PROBLEM TO WORK ON: Return every record exactly as it appears. Leave nothing out.

Segment Start: PROVIDED DATA

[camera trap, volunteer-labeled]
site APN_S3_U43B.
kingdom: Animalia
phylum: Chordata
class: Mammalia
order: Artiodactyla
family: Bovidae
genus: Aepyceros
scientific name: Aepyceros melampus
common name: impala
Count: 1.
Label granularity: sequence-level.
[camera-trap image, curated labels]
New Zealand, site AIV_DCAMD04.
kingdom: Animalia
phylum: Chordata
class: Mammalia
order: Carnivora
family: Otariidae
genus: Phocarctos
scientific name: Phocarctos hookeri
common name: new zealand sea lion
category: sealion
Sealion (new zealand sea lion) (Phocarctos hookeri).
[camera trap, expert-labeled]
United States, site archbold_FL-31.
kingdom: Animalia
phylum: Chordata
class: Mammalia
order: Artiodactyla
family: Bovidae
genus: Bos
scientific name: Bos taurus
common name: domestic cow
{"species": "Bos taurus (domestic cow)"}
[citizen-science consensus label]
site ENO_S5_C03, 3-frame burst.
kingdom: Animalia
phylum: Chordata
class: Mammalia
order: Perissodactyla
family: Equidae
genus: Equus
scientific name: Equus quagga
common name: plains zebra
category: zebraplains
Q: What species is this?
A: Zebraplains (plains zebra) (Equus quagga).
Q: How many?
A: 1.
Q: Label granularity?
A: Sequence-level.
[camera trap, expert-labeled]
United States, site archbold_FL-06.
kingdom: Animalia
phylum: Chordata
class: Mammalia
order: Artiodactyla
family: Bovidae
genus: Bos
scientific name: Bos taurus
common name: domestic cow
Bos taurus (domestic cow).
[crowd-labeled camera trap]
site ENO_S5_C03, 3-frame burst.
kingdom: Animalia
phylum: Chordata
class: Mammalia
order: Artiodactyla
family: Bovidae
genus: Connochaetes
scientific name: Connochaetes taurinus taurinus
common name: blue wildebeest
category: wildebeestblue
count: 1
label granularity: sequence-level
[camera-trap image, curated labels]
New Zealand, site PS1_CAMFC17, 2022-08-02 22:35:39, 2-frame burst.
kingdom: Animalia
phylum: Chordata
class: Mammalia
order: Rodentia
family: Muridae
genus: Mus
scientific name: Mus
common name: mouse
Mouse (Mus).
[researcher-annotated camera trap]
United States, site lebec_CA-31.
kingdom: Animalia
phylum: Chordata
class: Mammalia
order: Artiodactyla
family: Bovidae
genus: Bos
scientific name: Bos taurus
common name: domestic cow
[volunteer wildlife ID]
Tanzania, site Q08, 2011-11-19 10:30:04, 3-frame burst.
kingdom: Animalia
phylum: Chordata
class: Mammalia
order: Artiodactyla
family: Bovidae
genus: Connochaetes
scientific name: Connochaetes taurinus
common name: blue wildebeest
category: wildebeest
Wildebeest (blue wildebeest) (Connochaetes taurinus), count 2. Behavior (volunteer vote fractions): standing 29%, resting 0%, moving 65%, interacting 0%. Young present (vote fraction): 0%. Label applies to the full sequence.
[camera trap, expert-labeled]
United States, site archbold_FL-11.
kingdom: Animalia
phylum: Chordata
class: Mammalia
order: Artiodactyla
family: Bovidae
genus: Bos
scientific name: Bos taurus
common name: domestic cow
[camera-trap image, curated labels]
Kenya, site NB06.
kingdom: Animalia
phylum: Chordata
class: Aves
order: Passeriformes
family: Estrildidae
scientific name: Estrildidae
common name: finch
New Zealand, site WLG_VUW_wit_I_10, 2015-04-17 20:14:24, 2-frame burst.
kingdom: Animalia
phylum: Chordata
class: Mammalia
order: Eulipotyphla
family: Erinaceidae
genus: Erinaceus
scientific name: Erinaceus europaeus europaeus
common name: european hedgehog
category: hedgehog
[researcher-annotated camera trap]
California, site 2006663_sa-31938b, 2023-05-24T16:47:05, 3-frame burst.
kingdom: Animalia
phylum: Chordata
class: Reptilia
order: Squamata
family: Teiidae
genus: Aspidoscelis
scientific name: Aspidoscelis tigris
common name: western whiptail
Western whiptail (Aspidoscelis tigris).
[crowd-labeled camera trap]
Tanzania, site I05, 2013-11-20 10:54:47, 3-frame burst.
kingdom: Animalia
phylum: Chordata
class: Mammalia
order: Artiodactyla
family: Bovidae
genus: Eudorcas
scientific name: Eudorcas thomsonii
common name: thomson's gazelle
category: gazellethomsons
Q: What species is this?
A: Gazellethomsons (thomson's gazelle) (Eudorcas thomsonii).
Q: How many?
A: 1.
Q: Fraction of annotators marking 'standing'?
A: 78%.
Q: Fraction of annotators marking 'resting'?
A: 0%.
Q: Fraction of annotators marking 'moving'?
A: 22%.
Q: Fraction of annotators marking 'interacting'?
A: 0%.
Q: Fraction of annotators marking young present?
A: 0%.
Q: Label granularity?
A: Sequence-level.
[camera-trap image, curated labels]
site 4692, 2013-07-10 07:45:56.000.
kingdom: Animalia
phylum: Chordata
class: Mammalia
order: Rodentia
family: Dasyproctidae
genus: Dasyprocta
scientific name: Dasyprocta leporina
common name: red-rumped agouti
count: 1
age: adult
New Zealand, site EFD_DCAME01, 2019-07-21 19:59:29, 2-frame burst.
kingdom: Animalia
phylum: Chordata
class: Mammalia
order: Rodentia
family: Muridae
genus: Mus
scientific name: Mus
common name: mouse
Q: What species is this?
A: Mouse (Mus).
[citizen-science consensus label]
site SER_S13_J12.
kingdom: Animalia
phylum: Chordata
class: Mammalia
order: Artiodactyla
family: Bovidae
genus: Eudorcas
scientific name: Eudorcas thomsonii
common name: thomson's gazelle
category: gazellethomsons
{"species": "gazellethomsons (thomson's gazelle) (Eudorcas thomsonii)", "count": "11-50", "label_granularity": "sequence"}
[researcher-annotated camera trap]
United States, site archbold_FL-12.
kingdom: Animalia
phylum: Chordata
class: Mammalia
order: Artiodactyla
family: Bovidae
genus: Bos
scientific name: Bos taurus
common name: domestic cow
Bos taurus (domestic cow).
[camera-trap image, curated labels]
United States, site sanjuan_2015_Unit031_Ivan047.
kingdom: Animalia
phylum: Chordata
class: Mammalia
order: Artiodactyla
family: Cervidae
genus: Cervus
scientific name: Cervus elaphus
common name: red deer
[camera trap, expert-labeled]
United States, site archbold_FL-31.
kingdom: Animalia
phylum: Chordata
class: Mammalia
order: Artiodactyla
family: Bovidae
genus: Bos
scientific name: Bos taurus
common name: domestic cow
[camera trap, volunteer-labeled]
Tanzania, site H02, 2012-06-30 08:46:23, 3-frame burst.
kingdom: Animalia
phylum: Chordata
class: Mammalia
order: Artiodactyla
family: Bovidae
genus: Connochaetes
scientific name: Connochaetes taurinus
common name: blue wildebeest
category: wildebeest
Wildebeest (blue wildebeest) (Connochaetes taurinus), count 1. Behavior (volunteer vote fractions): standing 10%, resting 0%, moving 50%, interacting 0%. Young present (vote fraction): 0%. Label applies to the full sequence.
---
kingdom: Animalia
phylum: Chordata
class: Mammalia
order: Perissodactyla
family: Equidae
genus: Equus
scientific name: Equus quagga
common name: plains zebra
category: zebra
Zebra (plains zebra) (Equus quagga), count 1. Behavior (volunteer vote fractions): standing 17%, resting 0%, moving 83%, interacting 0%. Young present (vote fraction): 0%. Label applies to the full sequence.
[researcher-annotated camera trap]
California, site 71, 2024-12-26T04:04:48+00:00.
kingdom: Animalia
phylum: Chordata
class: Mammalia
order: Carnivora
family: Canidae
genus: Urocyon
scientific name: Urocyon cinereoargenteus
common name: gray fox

Segment End: PROVIDED DATA

THE ANSWER:
[camera trap, volunteer-labeled]
site APN_S3_U43B.
kingdom: Animalia
phylum: Chordata
class: Mammalia
order: Artiodactyla
family: Bovidae
genus: Aepyceros
scientific name: Aepyceros melampus
common name: impala
Count: 1.
Label granularity: sequence-level.
[camera-trap image, curated labels]
New Zealand, site AIV_DCAMD04.
kingdom: Animalia
phylum: Chordata
class: Mammalia
order: Carnivora
family: Otariidae
genus: Phocarctos
scientific name: Phocarctos hookeri
common name: new zealand sea lion
category: sealion
Sealion (new zealand sea lion) (Phocarctos hookeri).
[camera trap, expert-labeled]
United States, site archbold_FL-31.
kingdom: Animalia
phylum: Chordata
class: Mammalia
order: Artiodactyla
family: Bovidae
genus: Bos
scientific name: Bos taurus
common name: domestic cow
{"species": "Bos taurus (domestic cow)"}
[citizen-science consensus label]
site ENO_S5_C03, 3-frame burst.
kingdom: Animalia
phylum: Chordata
class: Mammalia
order: Perissodactyla
family: Equidae
genus: Equus
scientific name: Equus quagga
common name: plains zebra
category: zebraplains
Q: What species is this?
A: Zebraplains (plains zebra) (Equus quagga).
Q: How many?
A: 1.
Q: Label granularity?
A: Sequence-level.
[camera trap, expert-labeled]
United States, site archbold_FL-06.
kingdom: Animalia
phylum: Chordata
class: Mammalia
order: Artiodactyla
family: Bovidae
genus: Bos
scientific name: Bos taurus
common name: domestic cow
Bos taurus (domestic cow).
[crowd-labeled camera trap]
site ENO_S5_C03, 3-frame burst.
kingdom: Animalia
phylum: Chordata
class: Mammalia
order: Artiodactyla
family: Bovidae
genus: Connochaetes
scientific name: Connochaetes taurinus taurinus
common name: blue wildebeest
category: wildebeestblue
count: 1
label granularity: sequence-level
[camera-trap image, curated labels]
New Zealand, site PS1_CAMFC17, 2022-08-02 22:35:39, 2-frame burst.
kingdom: Animalia
phylum: Chordata
class: Mammalia
order: Rodentia
family: Muridae
genus: Mus
scientific name: Mus
common name: mouse
Mouse (Mus).
[researcher-annotated camera trap]
United States, site lebec_CA-31.
kingdom: Animalia
phylum: Chordata
class: Mammalia
order: Artiodactyla
family: Bovidae
genus: Bos
scientific name: Bos taurus
common name: domestic cow
[volunteer wildlife ID]
Tanzania, site Q08, 2011-11-19 10:30:04, 3-frame burst.
kingdom: Animalia
phylum: Chordata
class: Mammalia
order: Artiodactyla
family: Bovidae
genus: Connochaetes
scientific name: Connochaetes taurinus
common name: blue wildebeest
category: wildebeest
Wildebeest (blue wildebeest) (Connochaetes taurinus), count 2. Behavior (volunteer vote fractions): standing 29%, resting 0%, moving 65%, interacting 0%. Young present (vote fraction): 0%. Label applies to the full sequence.
[camera trap, expert-labeled]
United States, site archbold_FL-11.
kingdom: Animalia
phylum: Chordata
class: Mammalia
order: Artiodactyla
family: Bovidae
genus: Bos
scientific name: Bos taurus
common name: domestic cow
[camera-trap image, curated labels]
Kenya, site NB06.
kingdom: Animalia
phylum: Chordata
class: Aves
order: Passeriformes
family: Estrildidae
scientific name: Estrildidae
common name: finch
New Zealand, site WLG_VUW_wit_I_10, 2015-04-17 20:14:24, 2-frame burst.
kingdom: Animalia
phylum: Chordata
class: Mammalia
order: Eulipotyphla
family: Erinaceidae
genus: Erinaceus
scientific name: Erinaceus europaeus europaeus
common name: european hedgehog
category: hedgehog
[researcher-annotated camera trap]
California, site 2006663_sa-31938b, 2023-05-24T16:47:05, 3-frame burst.
kingdom: Animalia
phylum: Chordata
class: Reptilia
order: Squamata
family: Teiidae
genus: Aspidoscelis
scientific name: Aspidoscelis tigris
common name: western whiptail
Western whiptail (Aspidoscelis tigris).
[crowd-labeled camera trap]
Tanzania, site I05, 2013-11-20 10:54:47, 3-frame burst.
kingdom: Animalia
phylum: Chordata
class: Mammalia
order: Artiodactyla
family: Bovidae
genus: Eudorcas
scientific name: Eudorcas thomsonii
common name: thomson's gazelle
category: gazellethomsons
Q: What species is this?
A: Gazellethomsons (thomson's gazelle) (Eudorcas thomsonii).
Q: How many?
A: 1.
Q: Fraction of annotators marking 'standing'?
A: 78%.
Q: Fraction of annotators marking 'resting'?
A: 0%.
Q: Fraction of annotators marking 'moving'?
A: 22%.
Q: Fraction of annotators marking 'interacting'?
A: 0%.
Q: Fraction of annotators marking young present?
A: 0%.
Q: Label granularity?
A: Sequence-level.
[camera-trap image, curated labels]
site 4692, 2013-07-10 07:45:56.000.
kingdom: Animalia
phylum: Chordata
class: Mammalia
order: Rodentia
family: Dasyproctidae
genus: Dasyprocta
scientific name: Dasyprocta leporina
common name: red-rumped agouti
count: 1
age: adult
New Zealand, site EFD_DCAME01, 2019-07-21 19:59:29, 2-frame burst.
kingdom: Animalia
phylum: Chordata
class: Mammalia
order: Rodentia
family: Muridae
genus: Mus
scientific name: Mus
common name: mouse
Q: What species is this?
A: Mouse (Mus).
[citizen-science consensus label]
site SER_S13_J12.
kingdom: Animalia
phylum: Chordata
class: Mammalia
order: Artiodactyla
family: Bovidae
genus: Eudorcas
scientific name: Eudorcas thomsonii
common name: thomson's gazelle
category: gazellethomsons
{"species": "gazellethomsons (thomson's gazelle) (Eudorcas thomsonii)", "count": "11-50", "label_granularity": "sequence"}
[researcher-annotated camera trap]
United States, site archbold_FL-12.
kingdom: Animalia
phylum: Chordata
class: Mammalia
order: Artiodactyla
family: Bovidae
genus: Bos
scientific name: Bos taurus
common name: domestic cow
Bos taurus (domestic cow).
[camera-trap image, curated labels]
United States, site sanjuan_2015_Unit031_Ivan047.
kingdom: Animalia
phylum: Chordata
class: Mammalia
order: Artiodactyla
family: Cervidae
genus: Cervus
scientific name: Cervus elaphus
common name: red deer
[camera trap, expert-labeled]
United States, site archbold_FL-31.
kingdom: Animalia
phylum: Chordata
class: Mammalia
order: Artiodactyla
family: Bovidae
genus: Bos
scientific name: Bos taurus
common name: domestic cow
[camera trap, volunteer-labeled]
Tanzania, site H02, 2012-06-30 08:46:23, 3-frame burst.
kingdom: Animalia
phylum: Chordata
class: Mammalia
order: Artiodactyla
family: Bovidae
genus: Connochaetes
scientific name: Connochaetes taurinus
common name: blue wildebeest
category: wildebeest
Wildebeest (blue wildebeest) (Connochaetes taurinus), count 1. Behavior (volunteer vote fractions): standing 10%, resting 0%, moving 50%, interacting 0%. Young present (vote fraction): 0%. Label applies to the full sequence.
---
kingdom: Animalia
phylum: Chordata
class: Mammalia
order: Perissodactyla
family: Equidae
genus: Equus
scientific name: Equus quagga
common name: plains zebra
category: zebra
Zebra (plains zebra) (Equus quagga), count 1. Behavior (volunteer vote fractions): standing 17%, resting 0%, moving 83%, interacting 0%. Young present (vote fraction): 0%. Label applies to the full sequence.
[researcher-annotated camera trap]
California, site 71, 2024-12-26T04:04:48+00:00.
kingdom: Animalia
phylum: Chordata
class: Mammalia
order: Carnivora
family: Canidae
genus: Urocyon
scientific name: Urocyon cinereoargenteus
common name: gray fox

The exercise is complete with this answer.